### What is asked
Without the pictures, return each record as it appears.

|---|

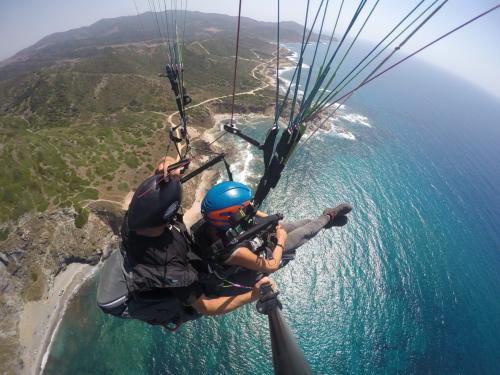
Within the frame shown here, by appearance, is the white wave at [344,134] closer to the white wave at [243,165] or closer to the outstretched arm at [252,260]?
the white wave at [243,165]

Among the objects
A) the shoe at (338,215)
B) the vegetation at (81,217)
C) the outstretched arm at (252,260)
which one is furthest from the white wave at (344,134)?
the outstretched arm at (252,260)

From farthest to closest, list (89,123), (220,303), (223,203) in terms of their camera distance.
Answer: (89,123) → (220,303) → (223,203)

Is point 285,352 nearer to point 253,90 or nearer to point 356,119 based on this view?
point 356,119

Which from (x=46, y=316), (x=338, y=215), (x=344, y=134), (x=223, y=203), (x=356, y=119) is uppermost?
(x=223, y=203)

|---|

### Solved problem
Within the frame shown here, by appearance, is the white wave at [344,134] closer to the white wave at [243,165] or closer to the outstretched arm at [252,260]?
the white wave at [243,165]

Among the objects
A) the shoe at (338,215)
B) the vegetation at (81,217)
C) the outstretched arm at (252,260)
which one is furthest from the white wave at (344,134)?
the outstretched arm at (252,260)

From farthest to closest, list (89,123), (220,303), (223,203) in terms of their camera distance.
Answer: (89,123) → (220,303) → (223,203)

Is point 285,352 nearer to point 253,90 or nearer to point 356,119 based on this view?
point 356,119

Which from (x=46, y=316), (x=338, y=215), (x=344, y=134), (x=223, y=203), (x=356, y=119) is uppermost?
(x=223, y=203)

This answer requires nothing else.